Write out all of the records below precisely as given, omitting the images.

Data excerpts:
┄┄┄┄┄┄┄┄┄┄┄┄┄┄┄┄┄┄┄┄

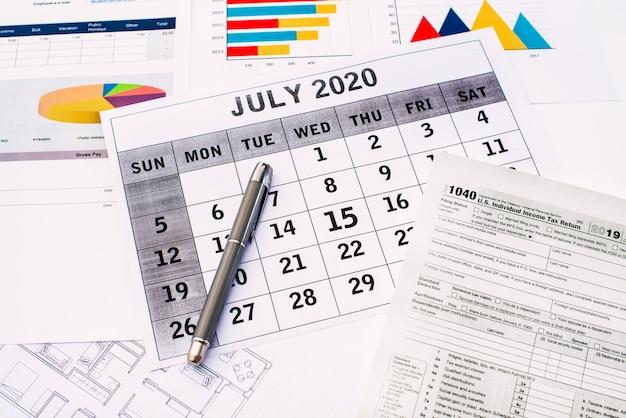 Налоги 2020, срок подачи федерального налога продлен до 15 июля из-за коронавируса. Premium Фотографии
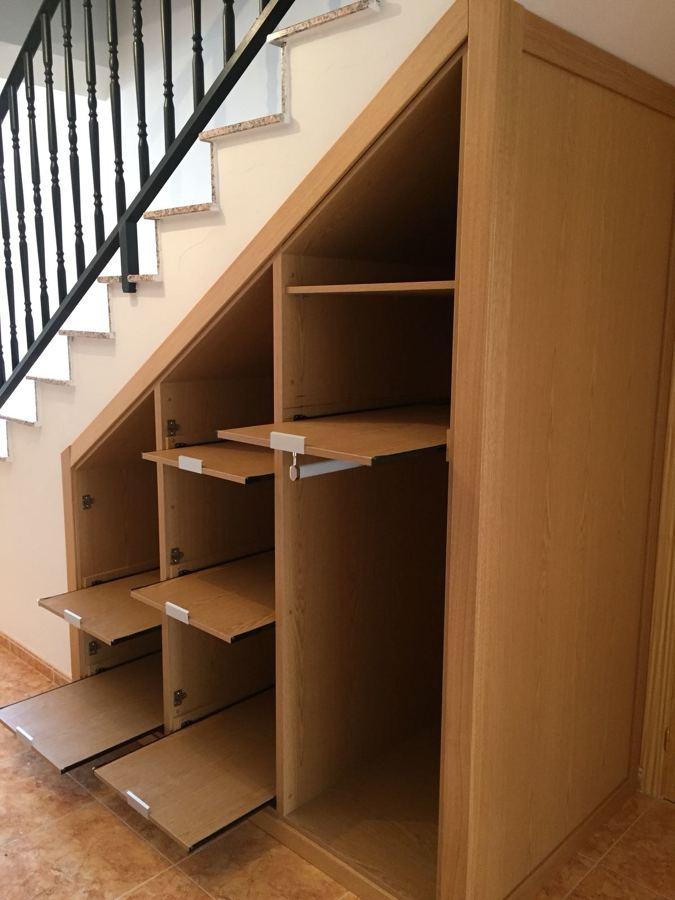 Aprovechar hueco de escalera ideas muebles for Muebles bajo escalera fotos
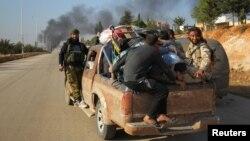 شورشیان سوری حین فرار از منطقۀ تحت محاصرۀ حلب
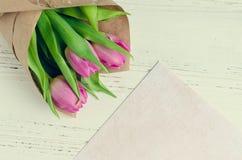 Rosa Tulpen auf weißem schäbigem schickem Hintergrund Lizenzfreie Stockfotos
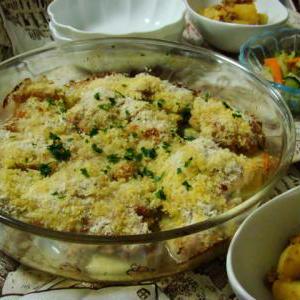 鶏もも肉とじゃが芋のハーブパン粉焼き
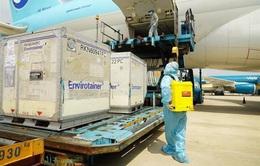 Thêm gần 660.000 liều vaccine COVID-19 của AstraZeneca về đến Việt Nam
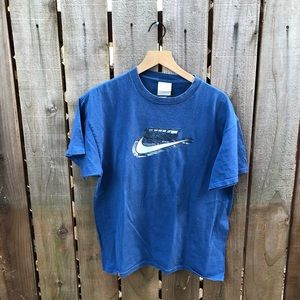 Vintage Nike Men's Big Swoosh Shirt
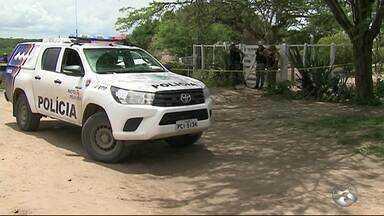 Homem é morto a tiros no bairro Nova Caruaru - Irmão ficou ferido e foi levado para o Hospital Regional do Agreste.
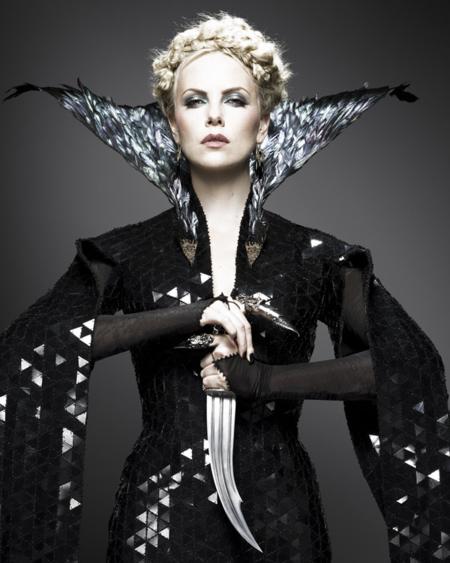 Espectacular vestuario de Blancanieves y la Leyenda del Cazador por Colleen Atwood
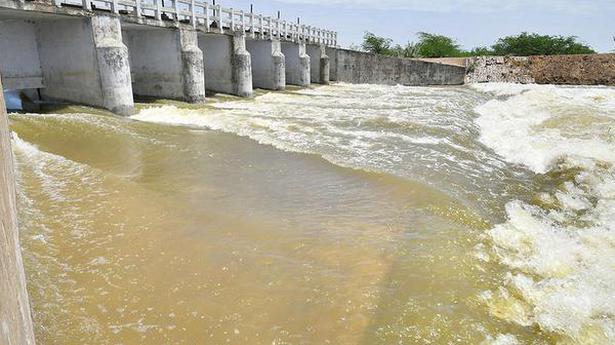 Vaigai water reaches Big Tank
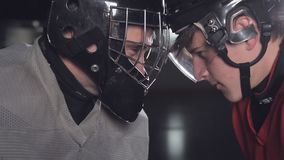 De hockeykeeper en door:sturen face to face of striker een slag van testament stock footage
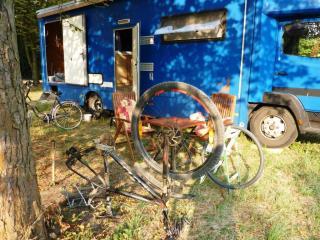 08-09; Kostelec, Fahrrad platt 02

┄┄┄┄┄┄┄┄┄┄┄┄┄┄┄┄┄┄┄┄

### Result
 Налоги 2020, срок подачи федерального налога продлен до 15 июля из-за коронавируса. Premium Фотографии
 Aprovechar hueco de escalera ideas muebles for Muebles bajo escalera fotos
 شورشیان سوری حین فرار از منطقۀ تحت محاصرۀ حلب
 Rosa Tulpen auf weißem schäbigem schickem Hintergrund Lizenzfreie Stockfotos
 鶏もも肉とじゃが芋のハーブパン粉焼き
 Thêm gần 660.000 liều vaccine COVID-19 của AstraZeneca về đến Việt Nam
 Vintage Nike Men's Big Swoosh Shirt
 Homem é morto a tiros no bairro Nova Caruaru - Irmão ficou ferido e foi levado para o Hospital Regional do Agreste.
 Espectacular vestuario de Blancanieves y la Leyenda del Cazador por Colleen Atwood
 Vaigai water reaches Big Tank
 De hockeykeeper en door:sturen face to face of striker een slag van testament stock footage
 08-09; Kostelec, Fahrrad platt 02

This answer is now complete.